The open neutral-open neutral load sensitive switch valve concept can be used to switch any open neutral hydraulic circuit to an open neutral load sensitive circuit. For example, a GPS controlled steering system may require an OCLS loop, while a standard manual steering system may use an OC loop. The OC-OCLS crossover valve can be packaged in any manifold design and used on any open center tractor where it is desired to add an integrated GPS controlled steering system. Additionally, the concepts may be applied to open neutral steering circuits for other vehicle types.
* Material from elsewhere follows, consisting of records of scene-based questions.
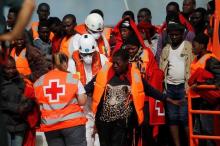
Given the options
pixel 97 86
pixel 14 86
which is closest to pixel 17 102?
pixel 14 86

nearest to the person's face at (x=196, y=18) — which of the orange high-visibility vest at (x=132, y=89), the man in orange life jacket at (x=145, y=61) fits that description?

Fig. 1 illustrates an exemplary embodiment of a vehicle 100, in this example a tractor, that includes an engine compartment 110 holding an engine, an operator cab 120, front and rear wheels 130, and a tool 150. Wheels 130 support engine compartment 110 and operator cab 120 above the ground. In an alternative tractor embodiment, tracks may be used in place of wheels 130. The tool 150 is hydraulically powered and controlled by the tractor 100. Operator cab 120 includes controls for an operator to control tractor 100 (including engine, wheels 130, and other components of tractor 100), and may include controls for an operator to control tool 150. The engine provides power to turn the wheels 130 and propel the tractor 100. At least the front wheels 130 may be steerable to steer the tractor 100, and alternatively, both the front and rear wheels 130 may be steerable to steer the tractor 100. The operator cab 120 provides the operator with a view of the area being worked on by the tractor 100.

Fig. 2 illustrates an exemplary transaxle 200, with transaxle 200 including transmission and axle components, and typically in engine compartment 110 of vehicle 100. The transaxle 200 includes a rear wheel shaft 210, a power take-off unit (PTO)220, and an OC-OCLS shift valve 230. The rear wheels 130 are coupled to a rear axle 210. The hydraulic tool 150 may be coupled to the PTO 220.
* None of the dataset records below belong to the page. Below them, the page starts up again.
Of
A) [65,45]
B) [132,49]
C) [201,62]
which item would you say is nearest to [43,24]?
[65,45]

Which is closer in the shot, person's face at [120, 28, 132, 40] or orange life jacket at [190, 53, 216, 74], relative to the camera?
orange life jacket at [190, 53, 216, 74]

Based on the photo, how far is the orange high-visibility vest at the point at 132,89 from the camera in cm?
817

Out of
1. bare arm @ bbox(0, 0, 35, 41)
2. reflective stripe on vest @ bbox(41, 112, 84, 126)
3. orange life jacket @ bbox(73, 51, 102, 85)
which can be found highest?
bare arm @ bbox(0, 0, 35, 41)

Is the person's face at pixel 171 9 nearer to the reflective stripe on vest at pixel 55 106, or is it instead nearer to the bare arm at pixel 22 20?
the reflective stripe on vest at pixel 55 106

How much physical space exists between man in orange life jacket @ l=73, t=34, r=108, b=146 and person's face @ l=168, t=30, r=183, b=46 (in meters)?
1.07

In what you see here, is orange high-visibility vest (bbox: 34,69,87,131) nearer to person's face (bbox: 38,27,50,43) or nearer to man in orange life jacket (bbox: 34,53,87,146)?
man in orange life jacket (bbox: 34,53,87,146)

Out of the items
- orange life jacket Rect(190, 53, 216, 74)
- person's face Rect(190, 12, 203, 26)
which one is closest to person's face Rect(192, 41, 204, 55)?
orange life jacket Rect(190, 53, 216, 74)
FIG. 3A illustrates a left side view and FIG. 3B illustrates a right side view of an exemplary OC-OCLS shift valve 230. The OC-OCLS switching valve 230 includes a plurality of hydraulic coupling positions and a valve barrel plug 302 that can be replaced by a desired valve barrel. The plurality of hydraulic coupling positions include a steering load sense port 310, a transmission system pressure port 320, a diagnostic port 330, a pump supply port 340, a steering supply port 350, a transmission shift valve supply port 360, a transmission pressure transducer port 370, and a steering return port 390. The port may be a standard metric O ring port according to ISO 6149-1.
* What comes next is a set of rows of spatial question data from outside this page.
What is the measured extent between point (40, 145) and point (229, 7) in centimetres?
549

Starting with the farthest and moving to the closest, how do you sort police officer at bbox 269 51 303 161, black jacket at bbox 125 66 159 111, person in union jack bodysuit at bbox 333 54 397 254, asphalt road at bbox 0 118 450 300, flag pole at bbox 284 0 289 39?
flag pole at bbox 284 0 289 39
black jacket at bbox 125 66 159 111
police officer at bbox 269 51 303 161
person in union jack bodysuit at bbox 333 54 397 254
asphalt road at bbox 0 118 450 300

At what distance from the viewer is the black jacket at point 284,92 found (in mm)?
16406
Fig. 4 illustrates an exemplary Open Center (OC) valve cartridge 400, and fig. 5 illustrates the OC-OCLS shift valve 230 in an OC configuration, wherein the OC valve cartridge 400 is inserted in place of the valve cartridge plug 302. In the OC configuration, the transmission system pressure port 320 connects flow from the steering return to the transmission control circuit 660. The diagnostic port 330 provides transmission pressure. The pump supply port 340 connects supply oil from the steering pump to the OCLS shift valve 230. In the OC configuration, the steering supply port 350 connects supply oil to the steering valve. The shift valve supply port 360 connects the supply oil from downstream of the priority valve to the transmission shift valve. The divert return port 390 connects the return flow from the divert valve.

The OC-OCLS shift valve 230 with the OC valve cylinder 400 installed can be described as a blanking valve (blanking valve) creating a single flow path such that oil entering the OC-OCLS shift valve 230 through the pump supply port 340 is directed to exit the OC-OCLS shift valve 230 through the diverter supply port 350 to supply the diverter valve, and oil returning from the diverter valve to the OC-OCLS shift valve 230 through the diverter return port 390 is directed to various downstream consumers through the transmission system pressure port 320 and the shift valve supply port 360.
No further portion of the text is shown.